Unless you've been living under a rock or still using a rotary phone, you'll know how obvious it is that the business world is starting to take a serious look at the promise of social media in general, and communities in particular. Forrester Research is tracking more than 90 community-forum providers-all vying for a piece of he growing pie-and estimates user adoption of social networks and online communities grew from 25 percent in 2007 to 35 percent in 2008. Amid the hubbub, one vendor keeps popping up: Lithium Technologies.
"Lithium remains one of our leaders because of its platform and technology, but also because of its knowledge and understanding of what makes for a successful community and how that ties back to the business," explains Matthew Lees, vice president and analyst for the Patricia Seybold Group.
Spun out of Gamers.com in 2001, the venture-capital-backed company's first client was Dell-no one's idea of an easy account to land. Since then, the company's added more than 125 customers, including Comcast, Nintendo, and Sprint. Defying the recession, Lithium has exploded to approximately 115 employees and at press time was actively looking to fill 15 open positions. The company also recently acquired Keibi Technologies, a provider of moderation platforms.
All that speed comes at a price, and Lithium gets dinged for lacking a strong long-term vision.
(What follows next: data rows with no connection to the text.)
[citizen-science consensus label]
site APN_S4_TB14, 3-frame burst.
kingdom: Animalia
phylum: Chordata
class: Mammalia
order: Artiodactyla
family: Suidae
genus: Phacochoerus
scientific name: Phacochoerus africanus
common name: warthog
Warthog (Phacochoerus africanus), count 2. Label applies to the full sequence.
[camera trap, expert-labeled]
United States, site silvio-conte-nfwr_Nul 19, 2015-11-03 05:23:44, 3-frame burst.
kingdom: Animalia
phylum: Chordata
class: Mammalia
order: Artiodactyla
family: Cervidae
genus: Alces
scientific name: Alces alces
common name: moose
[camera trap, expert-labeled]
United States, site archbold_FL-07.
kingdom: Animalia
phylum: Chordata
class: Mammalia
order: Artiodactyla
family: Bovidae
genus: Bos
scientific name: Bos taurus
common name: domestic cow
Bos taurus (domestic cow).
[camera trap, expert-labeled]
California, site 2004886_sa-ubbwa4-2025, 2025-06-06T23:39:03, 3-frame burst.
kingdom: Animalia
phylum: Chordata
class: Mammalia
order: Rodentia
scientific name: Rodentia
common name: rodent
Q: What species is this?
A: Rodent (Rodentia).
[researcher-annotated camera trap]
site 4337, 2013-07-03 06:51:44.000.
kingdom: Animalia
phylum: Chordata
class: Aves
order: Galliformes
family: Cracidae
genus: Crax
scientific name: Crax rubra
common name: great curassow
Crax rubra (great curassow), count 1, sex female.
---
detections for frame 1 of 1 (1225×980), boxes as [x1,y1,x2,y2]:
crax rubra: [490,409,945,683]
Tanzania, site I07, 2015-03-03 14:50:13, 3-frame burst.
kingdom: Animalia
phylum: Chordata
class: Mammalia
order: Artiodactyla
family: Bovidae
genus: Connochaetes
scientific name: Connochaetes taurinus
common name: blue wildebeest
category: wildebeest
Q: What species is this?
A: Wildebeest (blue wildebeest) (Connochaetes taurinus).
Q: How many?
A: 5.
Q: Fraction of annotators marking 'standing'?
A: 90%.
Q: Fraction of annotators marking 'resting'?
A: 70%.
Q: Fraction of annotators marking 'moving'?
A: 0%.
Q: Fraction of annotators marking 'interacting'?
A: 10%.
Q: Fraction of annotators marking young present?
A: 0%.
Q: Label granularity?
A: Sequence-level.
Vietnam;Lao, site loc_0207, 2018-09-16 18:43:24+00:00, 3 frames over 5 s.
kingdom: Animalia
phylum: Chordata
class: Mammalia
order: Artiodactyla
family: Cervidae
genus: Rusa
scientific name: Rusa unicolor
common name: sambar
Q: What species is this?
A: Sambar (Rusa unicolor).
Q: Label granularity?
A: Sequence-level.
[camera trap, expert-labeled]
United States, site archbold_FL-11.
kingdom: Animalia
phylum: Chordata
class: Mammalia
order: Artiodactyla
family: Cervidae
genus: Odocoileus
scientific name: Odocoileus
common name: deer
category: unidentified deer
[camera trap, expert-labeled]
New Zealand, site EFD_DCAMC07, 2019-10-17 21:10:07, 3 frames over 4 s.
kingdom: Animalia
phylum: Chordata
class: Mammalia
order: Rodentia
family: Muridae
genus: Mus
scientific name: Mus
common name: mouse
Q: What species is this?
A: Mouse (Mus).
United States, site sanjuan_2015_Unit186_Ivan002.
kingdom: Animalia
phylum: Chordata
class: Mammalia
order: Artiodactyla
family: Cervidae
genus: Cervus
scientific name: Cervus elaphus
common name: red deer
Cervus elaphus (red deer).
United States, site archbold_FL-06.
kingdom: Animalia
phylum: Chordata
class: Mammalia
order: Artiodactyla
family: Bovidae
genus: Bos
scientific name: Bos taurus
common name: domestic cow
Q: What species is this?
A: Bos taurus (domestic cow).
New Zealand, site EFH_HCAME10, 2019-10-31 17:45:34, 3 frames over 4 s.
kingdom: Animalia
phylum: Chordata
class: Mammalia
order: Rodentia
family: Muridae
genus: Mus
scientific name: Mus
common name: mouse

Lees believes the hiring of Sanjay Dholakia as chief marketing officer is a huge step in the right direction. "Lithium didn't have a chief marketing person for a while, which, as an analyst, was a concern for me about the company," he says. "Lithium has always been strong on the product-and-services side, but didn't have that strategic visionary marketing person until Sanjay came on. He has stepped in very well."
In order to compete with other community platforms, including Jive Software and Telligent, Lees says Lithium must continue to expand its partner network, which already includes Omniture and RightNow Technologies. "Lithium will need more business partnerships, so choosing good agencies that have relationships with major brands can get Lithium in the door, whereas the vendor by itself would have had a harder time doing so."
So it'll take a community effort, then? Lithium should be OK with that.